WRITTEN TASK: Would you write out the entries below, every one of them, exactly?

* begin *

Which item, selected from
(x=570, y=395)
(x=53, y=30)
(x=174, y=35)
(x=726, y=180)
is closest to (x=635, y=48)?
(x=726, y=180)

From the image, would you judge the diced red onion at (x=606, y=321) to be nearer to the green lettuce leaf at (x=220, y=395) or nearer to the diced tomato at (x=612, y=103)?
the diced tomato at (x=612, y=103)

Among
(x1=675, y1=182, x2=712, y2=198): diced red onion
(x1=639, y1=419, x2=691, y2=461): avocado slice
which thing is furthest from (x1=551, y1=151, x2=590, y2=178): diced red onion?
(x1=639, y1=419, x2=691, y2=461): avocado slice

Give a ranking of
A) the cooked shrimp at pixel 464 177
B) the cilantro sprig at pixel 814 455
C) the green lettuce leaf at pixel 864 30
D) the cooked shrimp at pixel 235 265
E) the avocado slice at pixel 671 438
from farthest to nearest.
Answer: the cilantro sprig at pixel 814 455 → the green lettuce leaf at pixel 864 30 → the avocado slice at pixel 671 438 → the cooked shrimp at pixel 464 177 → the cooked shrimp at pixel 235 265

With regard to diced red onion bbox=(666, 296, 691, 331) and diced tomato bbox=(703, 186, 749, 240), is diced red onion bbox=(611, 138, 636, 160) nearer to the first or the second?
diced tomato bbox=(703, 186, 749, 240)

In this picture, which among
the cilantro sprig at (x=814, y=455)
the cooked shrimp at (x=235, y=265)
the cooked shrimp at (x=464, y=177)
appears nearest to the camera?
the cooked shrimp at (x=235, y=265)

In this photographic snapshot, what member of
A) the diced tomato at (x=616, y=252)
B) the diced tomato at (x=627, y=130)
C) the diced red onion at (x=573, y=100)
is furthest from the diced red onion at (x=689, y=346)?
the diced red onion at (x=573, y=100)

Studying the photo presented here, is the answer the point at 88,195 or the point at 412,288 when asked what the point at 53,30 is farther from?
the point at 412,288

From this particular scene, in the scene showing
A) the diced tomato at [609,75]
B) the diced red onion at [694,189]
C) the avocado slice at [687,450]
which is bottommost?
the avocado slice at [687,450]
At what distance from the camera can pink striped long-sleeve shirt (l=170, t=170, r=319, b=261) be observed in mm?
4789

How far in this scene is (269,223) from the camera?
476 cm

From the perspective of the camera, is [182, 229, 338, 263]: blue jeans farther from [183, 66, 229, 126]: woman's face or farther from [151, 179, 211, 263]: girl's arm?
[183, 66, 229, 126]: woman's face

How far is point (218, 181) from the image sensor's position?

* end *

TASK ANSWER:
Which item, selected from
(x=570, y=395)
(x=53, y=30)
(x=174, y=35)
(x=726, y=180)
is closest to (x=635, y=48)?
(x=726, y=180)

From the image, would you judge the diced red onion at (x=606, y=321) to be nearer to the green lettuce leaf at (x=220, y=395) or nearer to the diced tomato at (x=612, y=103)?
the diced tomato at (x=612, y=103)

Among
(x1=675, y1=182, x2=712, y2=198): diced red onion
(x1=639, y1=419, x2=691, y2=461): avocado slice
which thing is furthest from (x1=551, y1=151, x2=590, y2=178): diced red onion?
(x1=639, y1=419, x2=691, y2=461): avocado slice

Give a ranking of
A) the cooked shrimp at pixel 464 177
B) the cilantro sprig at pixel 814 455
C) the green lettuce leaf at pixel 864 30
D) the cooked shrimp at pixel 235 265
E) the avocado slice at pixel 671 438
from farthest to nearest.
Answer: the cilantro sprig at pixel 814 455 → the green lettuce leaf at pixel 864 30 → the avocado slice at pixel 671 438 → the cooked shrimp at pixel 464 177 → the cooked shrimp at pixel 235 265

With regard to diced red onion bbox=(666, 296, 691, 331) and diced tomato bbox=(703, 186, 749, 240), is diced red onion bbox=(611, 138, 636, 160) nearer to the first or the second?
diced tomato bbox=(703, 186, 749, 240)

In this picture, which among
the cilantro sprig at (x=814, y=455)
the cooked shrimp at (x=235, y=265)
the cooked shrimp at (x=464, y=177)
appears nearest to the camera?
the cooked shrimp at (x=235, y=265)

In this photographic snapshot, what member of
A) the diced tomato at (x=616, y=252)
B) the diced tomato at (x=627, y=130)
C) the diced red onion at (x=573, y=100)
is furthest from the diced red onion at (x=689, y=346)?
the diced red onion at (x=573, y=100)

Studying the photo presented here, is the answer the point at 88,195 or the point at 412,288 when asked what the point at 53,30 is farther from?
the point at 412,288

From this particular scene, in the scene showing
A) the diced tomato at [609,75]
B) the diced red onion at [694,189]
C) the avocado slice at [687,450]
which is bottommost?
the avocado slice at [687,450]
At what distance from the camera can pink striped long-sleeve shirt (l=170, t=170, r=319, b=261) be observed in mm?
4789

How far in this scene is (269,223) from the camera?
476 cm

From the perspective of the camera, is [182, 229, 338, 263]: blue jeans farther from [183, 66, 229, 126]: woman's face or farther from [151, 179, 211, 263]: girl's arm?
[183, 66, 229, 126]: woman's face

How far is point (218, 181) from the image sensor's position?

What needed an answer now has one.